C. Eurobonds, euro-obligations et gouvernance économique
Mme Olga Zrihen, Sénatrice, relève que les eurobonds ont donné matière à débats au cours de la crise économico-financière que l'UE et la zone euro ont traversé. Certains États membres ont exprimé des résistances, qu'il y aura lieu de gérer en fonction des processus définis par le Traité de Lisbonne, afin de revenir à une situation d'équilibre.
Mme Zrihen demande si la présidence hongroise envisage d'autres pistes ou instruments à cet effet.
La ministre hongroise des Affaires européennes est d'avis que la proposition mérite d'être prise en considération et renvoie au rapport du Parlement européen de la députée européenne Mme Sylvie Goulard sur la gouvernance économique.
Le processus législatif n'en est encore qu'à ses débuts. Si les États membres sont divisés sur la question, cela ne devrait pas pour autant les empêcher de prendre les mesures appropriées pour améliorer leur propre situation.
D. La législation hongroise sur les médias
Mme Olga Zrihen, Sénatrice, fait état de commentaires selon lesquels la nécessité se fait sentir de modifier la législation hongroise sur les médias.

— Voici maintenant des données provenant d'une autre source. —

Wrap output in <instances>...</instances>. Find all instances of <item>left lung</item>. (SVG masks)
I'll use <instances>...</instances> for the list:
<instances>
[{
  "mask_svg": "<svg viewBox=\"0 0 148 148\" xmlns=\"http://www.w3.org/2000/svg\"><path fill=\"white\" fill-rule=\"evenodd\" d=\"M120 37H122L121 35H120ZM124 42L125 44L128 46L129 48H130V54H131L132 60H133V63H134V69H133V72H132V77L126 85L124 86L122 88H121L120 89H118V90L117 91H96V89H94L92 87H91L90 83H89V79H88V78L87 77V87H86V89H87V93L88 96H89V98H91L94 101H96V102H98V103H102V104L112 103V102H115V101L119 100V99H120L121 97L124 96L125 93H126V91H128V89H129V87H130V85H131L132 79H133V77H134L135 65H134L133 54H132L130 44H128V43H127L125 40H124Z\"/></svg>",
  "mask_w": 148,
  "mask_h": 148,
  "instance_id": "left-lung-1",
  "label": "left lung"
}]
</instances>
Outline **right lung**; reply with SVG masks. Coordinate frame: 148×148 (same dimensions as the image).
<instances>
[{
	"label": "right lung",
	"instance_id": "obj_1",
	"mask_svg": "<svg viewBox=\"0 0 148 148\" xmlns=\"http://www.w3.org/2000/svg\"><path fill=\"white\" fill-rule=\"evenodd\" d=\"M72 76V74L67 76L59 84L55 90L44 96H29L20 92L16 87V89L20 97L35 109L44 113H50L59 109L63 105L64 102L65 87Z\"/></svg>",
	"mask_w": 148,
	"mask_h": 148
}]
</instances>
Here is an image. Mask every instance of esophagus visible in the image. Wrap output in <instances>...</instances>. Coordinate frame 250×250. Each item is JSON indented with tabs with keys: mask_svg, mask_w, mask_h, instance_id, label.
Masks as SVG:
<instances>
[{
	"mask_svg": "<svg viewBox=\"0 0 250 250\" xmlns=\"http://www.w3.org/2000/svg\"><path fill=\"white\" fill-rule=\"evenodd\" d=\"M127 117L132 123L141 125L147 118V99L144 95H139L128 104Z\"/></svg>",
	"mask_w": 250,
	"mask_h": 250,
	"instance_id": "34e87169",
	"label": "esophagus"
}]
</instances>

Elle estime qu'il sera important de voir comment la charte des droits fondamentaux de l'Union sera mise en uvre par la Hongrie. Elle suivra avec intérêt les développements en la matière.
M. Richard Miller, Sénateur, se rallie à l'intervention précédente sur la question de la liberté de la presse et des médias.
M. Denis Ducarme, Député, s'associe aux propos tenus par M. Miller et Mme Zrihen sur l'attitude prise par le gouvernement hongrois à l'égard des médias.
Il exprime le sentiment selon lequel la Hongrie part avec une image quelque peu fragilisée eu égard à sa politique dans les domaines de la presse et des affaires étrangères. Plusieurs voix ont exprimé des inquiétudes du même ordre, ce que l'orateur déplore.
La ministre hongroise des Affaires européennes rappelle que la Hongrie a lutté pour sa démocratie et ses libertés fondamentales; l'engagement de la Hongrie en ce domaine ne peut être mis en doute.
La ministre invite tout le monde à prendre connaissance de la législation sur les médias, et à mieux se représenter le contexte dans lequel la législation en question a été adoptée. Cette loi date de la période communiste, en 1986. Elle a été réformée sur la base de l'expérience de plusieurs États membres.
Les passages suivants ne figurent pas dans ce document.